Deputy Leader of the Republican People's Party
- In office 8 May 2014 – 22 March 2022
- Leader: Kemal Kılıçdaroğlu

Member of the Grand National Assembly
- Incumbent
- Assumed office 23 June 2015
- Constituency: Ankara (II) (June 2015, Nov 2015) Ankara (I) (2018) Ankara (III) (2023)
- In office 23 July 2007 – 23 April 2011
- Constituency: Ankara (II) (2007)

Personal details
- Born: 1 August 1955 (age 71) Bitlis, Turkey
- Party: New Party (2026–present)
- Other political affiliations: Republican People's Party (?–2026)
- Children: 3
- Education: Hacettepe University
- Occupation: Doctor, politician

= Tekin Bingöl =

Turkish politician (born 1955)

Tekin Bingöl (born 1 August 1955) is a Turkish politician who served as the Deputy Leader of the Republican People's Party responsible for political organisation from 8 May 2014 to 22 March 2022. He has served as a Member of Parliament for Ankara's second electoral district since 7 June 2015, elected at the June 2015 general election. He previously served as an MP for Ankara's second electoral district between 2007 and 2011.

==Early life and career==
Tekin Bingöl was born on 1 August 1955 in Bitlis and graduated from Hacettepe University Faculty of Medicine. He became a medical doctor, working in small villages in Bitlis and later becoming a private sector medical practitioner. He was also involved in business administration in the public sector before entering politics. He speaks English at a semi-fluent level, is married and has three children.

==Political career==
Bingöl was elected as a Member of Parliament for Ankara's second electoral district in the 2007 general election from the Republican People's Party. After the election of Kemal Kılıçdaroğlu as the party's leader during the party's 2010 ordinary convention, Tekin became the Deputy General Secretary of the CHP. He left Parliament at the 2011 general election but continued as a CHP politician, being appointed as the Deputy Leader of the party responsible for political organisation on 8 May 2014. He re-entered Parliament, again as a CHP MP from Ankara's second electoral district at the June 2015 general election, which resulted in a hung parliament.

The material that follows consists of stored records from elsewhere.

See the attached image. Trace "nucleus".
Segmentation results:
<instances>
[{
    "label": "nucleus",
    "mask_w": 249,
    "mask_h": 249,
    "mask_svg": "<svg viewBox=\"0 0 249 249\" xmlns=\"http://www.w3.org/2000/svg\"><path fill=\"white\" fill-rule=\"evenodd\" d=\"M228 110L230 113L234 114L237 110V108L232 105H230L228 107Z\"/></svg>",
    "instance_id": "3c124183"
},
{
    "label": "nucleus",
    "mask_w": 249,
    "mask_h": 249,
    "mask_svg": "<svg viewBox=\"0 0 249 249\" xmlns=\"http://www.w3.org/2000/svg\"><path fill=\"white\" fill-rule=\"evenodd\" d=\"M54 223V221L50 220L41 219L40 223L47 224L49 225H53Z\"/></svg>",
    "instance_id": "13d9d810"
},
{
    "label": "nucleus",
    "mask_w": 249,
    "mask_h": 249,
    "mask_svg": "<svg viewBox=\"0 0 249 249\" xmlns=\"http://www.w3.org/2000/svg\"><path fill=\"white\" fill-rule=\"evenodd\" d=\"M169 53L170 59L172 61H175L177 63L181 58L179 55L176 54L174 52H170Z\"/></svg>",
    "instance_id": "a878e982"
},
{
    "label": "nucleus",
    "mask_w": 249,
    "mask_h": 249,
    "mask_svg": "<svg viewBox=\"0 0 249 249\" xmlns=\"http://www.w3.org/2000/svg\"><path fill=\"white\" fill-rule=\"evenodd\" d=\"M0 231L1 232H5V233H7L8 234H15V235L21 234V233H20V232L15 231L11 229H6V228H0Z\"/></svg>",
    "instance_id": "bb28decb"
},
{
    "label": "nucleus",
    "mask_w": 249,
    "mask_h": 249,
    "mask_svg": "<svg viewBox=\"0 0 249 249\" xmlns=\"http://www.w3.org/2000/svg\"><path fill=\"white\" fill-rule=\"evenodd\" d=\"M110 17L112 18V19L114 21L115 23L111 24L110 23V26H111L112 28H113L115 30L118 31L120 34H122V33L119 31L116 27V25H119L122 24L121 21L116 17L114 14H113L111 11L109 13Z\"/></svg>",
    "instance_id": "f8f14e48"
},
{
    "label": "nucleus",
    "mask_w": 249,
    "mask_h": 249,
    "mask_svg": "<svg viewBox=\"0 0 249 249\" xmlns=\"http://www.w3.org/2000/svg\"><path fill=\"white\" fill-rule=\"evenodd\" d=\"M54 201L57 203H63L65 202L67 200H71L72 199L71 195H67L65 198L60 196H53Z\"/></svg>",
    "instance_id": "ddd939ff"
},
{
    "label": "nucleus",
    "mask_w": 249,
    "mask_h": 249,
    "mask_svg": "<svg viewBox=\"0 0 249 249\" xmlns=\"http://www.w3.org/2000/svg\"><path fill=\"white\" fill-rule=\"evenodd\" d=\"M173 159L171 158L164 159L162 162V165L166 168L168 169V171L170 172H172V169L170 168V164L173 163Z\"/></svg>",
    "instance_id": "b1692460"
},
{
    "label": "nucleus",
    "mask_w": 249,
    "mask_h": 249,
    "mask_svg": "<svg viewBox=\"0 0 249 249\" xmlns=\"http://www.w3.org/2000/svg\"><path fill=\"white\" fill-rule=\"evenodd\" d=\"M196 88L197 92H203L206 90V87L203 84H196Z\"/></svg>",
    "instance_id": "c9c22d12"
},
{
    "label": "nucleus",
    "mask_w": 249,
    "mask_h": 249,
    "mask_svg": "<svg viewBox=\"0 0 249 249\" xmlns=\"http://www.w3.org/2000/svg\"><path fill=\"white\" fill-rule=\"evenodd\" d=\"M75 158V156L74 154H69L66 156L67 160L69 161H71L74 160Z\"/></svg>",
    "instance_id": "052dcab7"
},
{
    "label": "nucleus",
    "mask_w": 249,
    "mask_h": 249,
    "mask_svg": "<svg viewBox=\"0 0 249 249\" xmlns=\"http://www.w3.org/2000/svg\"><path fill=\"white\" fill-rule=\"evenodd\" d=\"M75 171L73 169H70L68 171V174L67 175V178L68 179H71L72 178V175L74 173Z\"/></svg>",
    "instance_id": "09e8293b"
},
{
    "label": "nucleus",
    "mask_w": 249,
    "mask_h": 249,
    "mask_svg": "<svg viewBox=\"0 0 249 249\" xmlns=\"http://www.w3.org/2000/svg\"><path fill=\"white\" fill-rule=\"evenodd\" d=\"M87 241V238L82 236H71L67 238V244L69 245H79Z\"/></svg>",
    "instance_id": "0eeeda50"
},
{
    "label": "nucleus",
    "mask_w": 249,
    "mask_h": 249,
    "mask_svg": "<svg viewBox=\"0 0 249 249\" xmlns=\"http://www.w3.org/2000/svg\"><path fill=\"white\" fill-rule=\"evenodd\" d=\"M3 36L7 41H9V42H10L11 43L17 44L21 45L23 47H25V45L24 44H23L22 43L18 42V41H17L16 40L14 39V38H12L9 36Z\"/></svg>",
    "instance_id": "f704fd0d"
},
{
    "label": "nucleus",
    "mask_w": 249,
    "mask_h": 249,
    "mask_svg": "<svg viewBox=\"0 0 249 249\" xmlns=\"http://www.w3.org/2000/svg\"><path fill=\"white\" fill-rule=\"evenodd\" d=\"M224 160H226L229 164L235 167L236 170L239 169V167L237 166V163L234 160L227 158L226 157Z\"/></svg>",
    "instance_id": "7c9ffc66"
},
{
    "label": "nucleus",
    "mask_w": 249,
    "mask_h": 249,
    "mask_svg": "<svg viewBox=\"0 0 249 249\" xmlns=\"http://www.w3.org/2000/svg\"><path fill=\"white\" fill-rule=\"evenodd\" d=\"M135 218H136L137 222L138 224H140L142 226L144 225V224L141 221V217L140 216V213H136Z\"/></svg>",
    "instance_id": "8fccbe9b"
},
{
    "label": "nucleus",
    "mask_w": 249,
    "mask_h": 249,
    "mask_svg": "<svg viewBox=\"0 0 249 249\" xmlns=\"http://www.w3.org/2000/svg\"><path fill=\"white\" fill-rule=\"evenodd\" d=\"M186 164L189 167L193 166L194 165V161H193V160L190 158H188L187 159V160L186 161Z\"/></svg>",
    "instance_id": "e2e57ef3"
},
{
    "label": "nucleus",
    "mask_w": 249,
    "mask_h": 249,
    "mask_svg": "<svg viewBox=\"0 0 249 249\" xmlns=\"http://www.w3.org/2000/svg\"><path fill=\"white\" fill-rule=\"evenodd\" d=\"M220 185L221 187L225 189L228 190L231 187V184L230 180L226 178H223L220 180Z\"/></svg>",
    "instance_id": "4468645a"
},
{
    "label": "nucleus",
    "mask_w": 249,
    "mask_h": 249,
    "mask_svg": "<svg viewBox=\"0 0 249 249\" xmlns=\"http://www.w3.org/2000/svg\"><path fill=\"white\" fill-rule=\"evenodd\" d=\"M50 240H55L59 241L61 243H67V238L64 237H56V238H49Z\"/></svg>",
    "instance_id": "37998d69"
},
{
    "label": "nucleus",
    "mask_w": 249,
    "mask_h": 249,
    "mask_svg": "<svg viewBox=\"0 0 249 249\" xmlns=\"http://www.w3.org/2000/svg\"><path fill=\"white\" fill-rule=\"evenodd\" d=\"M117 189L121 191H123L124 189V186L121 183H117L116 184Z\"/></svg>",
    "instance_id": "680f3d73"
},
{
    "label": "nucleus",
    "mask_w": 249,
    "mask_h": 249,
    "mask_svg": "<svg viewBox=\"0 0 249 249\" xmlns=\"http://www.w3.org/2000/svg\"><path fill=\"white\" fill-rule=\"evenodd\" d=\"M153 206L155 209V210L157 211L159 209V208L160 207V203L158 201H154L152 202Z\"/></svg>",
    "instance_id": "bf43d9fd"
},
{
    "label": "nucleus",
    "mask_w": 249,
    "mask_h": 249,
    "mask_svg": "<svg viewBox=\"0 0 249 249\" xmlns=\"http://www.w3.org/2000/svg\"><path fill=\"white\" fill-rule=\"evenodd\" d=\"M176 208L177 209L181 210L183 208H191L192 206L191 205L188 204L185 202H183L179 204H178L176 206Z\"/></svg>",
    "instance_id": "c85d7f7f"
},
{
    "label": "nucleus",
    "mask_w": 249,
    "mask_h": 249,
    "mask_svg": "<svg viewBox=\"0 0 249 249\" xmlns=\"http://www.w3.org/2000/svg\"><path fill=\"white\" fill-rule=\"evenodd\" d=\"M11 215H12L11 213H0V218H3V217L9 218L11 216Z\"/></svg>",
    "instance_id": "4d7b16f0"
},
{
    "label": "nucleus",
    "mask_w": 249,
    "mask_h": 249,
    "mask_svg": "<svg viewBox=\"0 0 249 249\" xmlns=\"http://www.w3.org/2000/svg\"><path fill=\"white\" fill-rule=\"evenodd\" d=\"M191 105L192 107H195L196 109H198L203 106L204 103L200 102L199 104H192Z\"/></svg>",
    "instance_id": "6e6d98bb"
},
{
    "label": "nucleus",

===Interim election cabinet offer===
Tekin Bingöl was one of the five CHP politicians who were offered ministerial positions by Justice and Development Party leader Ahmet Davutoğlu in August 2015. Davutoğlu had been tasked by President Recep Tayyip Erdoğan to form an interim election government after coalition negotiations proved unsuccessful and resulted in Erdoğan calling an early election. Since the CHP had 131 MPs during the formation of the interim government, the party was entitled to 5 ministries in the cabinet, though Kılıçdaroğlu announced that the CHP would not take part and give up their five ministries to independent politicians. Bingöl subsequently declined Davutoğlu's offer, as did the four other CHP MPs that had been offered ministerial positions.